Le misure anticipate dal ministro riguardano il decentramento e l’autonomia di Comuni, Province e Regioni nella riscossione dei tributi, che potranno essere utilizzati come meglio ritengono gli stessi enti. Inoltre, sarà presumibilmente rivisto l’apparato tributario concernente Irap, Irpef ed Iva, in merito ai livelli di conpartecipazione delle Regioni. Ma queste misure non sono solamente una proposta di un esponente politico, bensì una norma costituzionale. Si, perché leggendo con attenzione l’art.119 della Costituzione un paio di domande è lecito porsele. Innanzitutto, ci si rende conto che il federalismo fiscale non è un sogno, ma una realtà. L’autonomia in materia tributaria (ma non solo) è sancita direttamente dalla nostra fonte normativa più elevata. La mancata attuazione della stessa è un paradosso, attualmente. Qualcuno potrebbe obiettare che il divario fra il Nord ed il Mezzogiorno non è stato ancora colmato, ma la Costituzione ha pensato anche a questo, normando l’introduzione di un fondo c.d. perequativo che ha proprio lo scopo di limare le differenze fra Regioni. L’unica preoccupazione è che il «federalismo solidale», com’è stato ribattezzato, non si trasformi in mero assistenzialismo. Lo stesso assistenzialismo criticato da Milton Friedman, prima, ed Antonio Martino, dopo.

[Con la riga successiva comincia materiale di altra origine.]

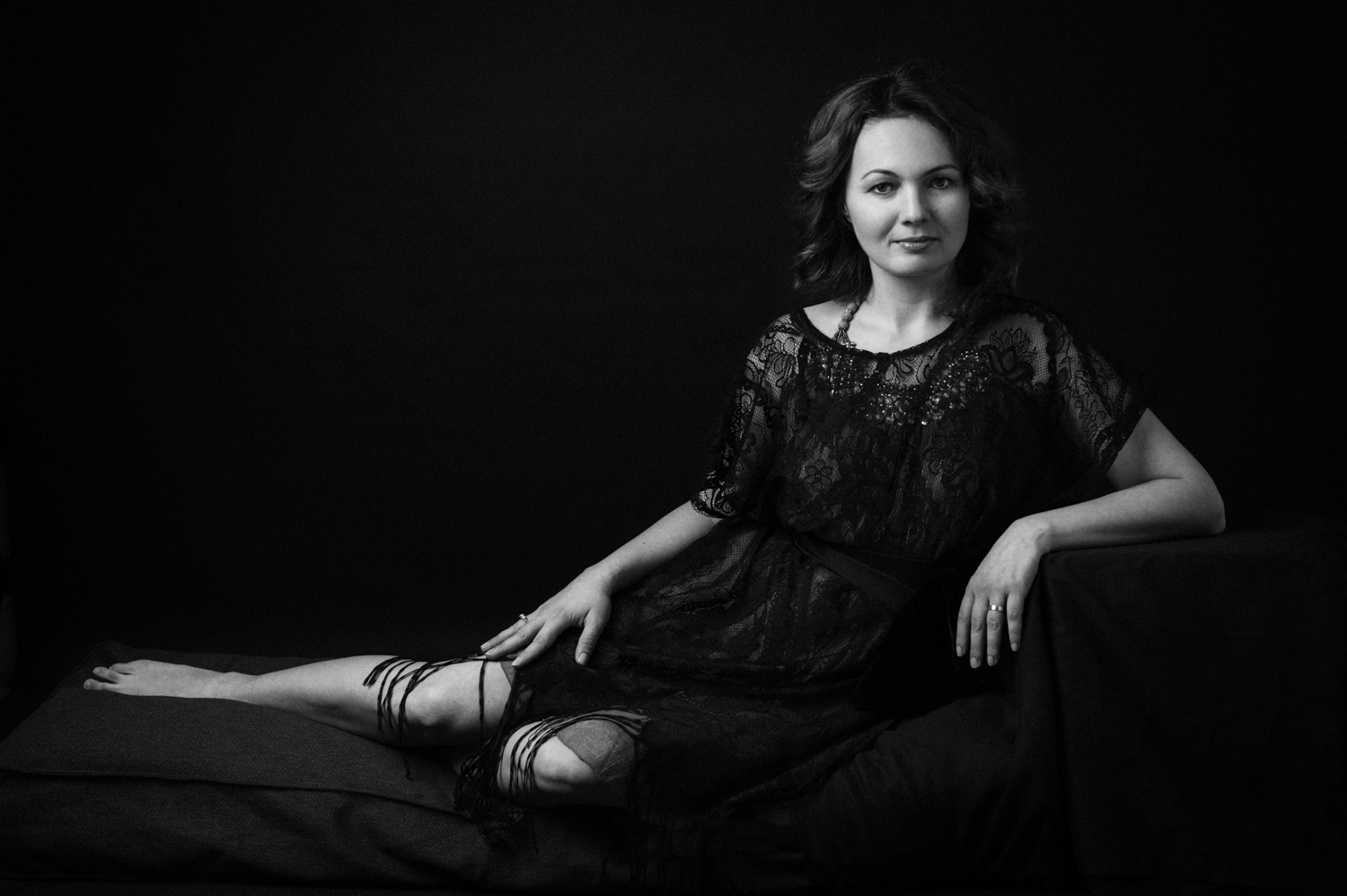 Black and white contemporary portrait of a woman wearing a black dress on a black backrgound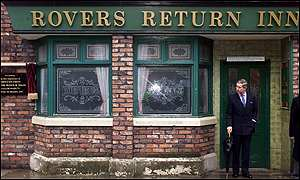 Prince Charles shelters from the rain in the doorway of the famous Rovers Return pub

Perché è proprio questo uno dei timori principali: il gap strutturale intercorrente fra il Nord ed il Sud del paese. Basti pensare alla crescita del Pil nel 2007, che ha registrato un +1,8% del Nord Est e solamente lo 0,9% nel Sud. Come ricordato dal Rapporto Svimez, anche la situazione occupazionale gioca a sfavore del Meridione, con un tasso di disoccupazione molto più elevato che nel resto d’Italia. La perequazione, quindi, non deve essere l’oggetto con cui un apparato malato conduce quello sano verso l’abisso, bensì il contrario, se possibile. Il meccanismo di armonizzazione e compensazione dei tributi derivanti dalle Regioni in difficoltà sarà alla base della corretta attuazione ed efficacia del federalismo fiscale in salsa italica. Armonizzare in via indulgente le lacune del nostro paese è un rischio troppo elevato nella congiuntura economica attuale e la necessità principe è che si riesca a limare sempre più lo svantaggio oggettivo che divide l’Italia a metà.
L’operazione di Calderoli, quindi, mira a soddisfare i bisogni dell’una e dell’altra parte. Al massimo, qualche piccolo dubbio può sorgere intorno ad una misura, la prima dell’attuale esecutivo.
L’abolizione dell’Ici che tanto ha fatto scalpore suscita nel ministro per la Semplificazione qualche perplessità. La conseguenza è che la minor autonomia tributaria ha prodotto la problematica della coperta troppo corta: se un Comune non può più contare sull’Ici, ci mette poco a trovar vie alternative, come le sanzioni per violazioni al Codice della strada.
E’ per questo che la sua abolizione è sembrata quasi un diniego del retaggio liberale che ha sempre animato la compagine guidata da Silvio Berlusconi.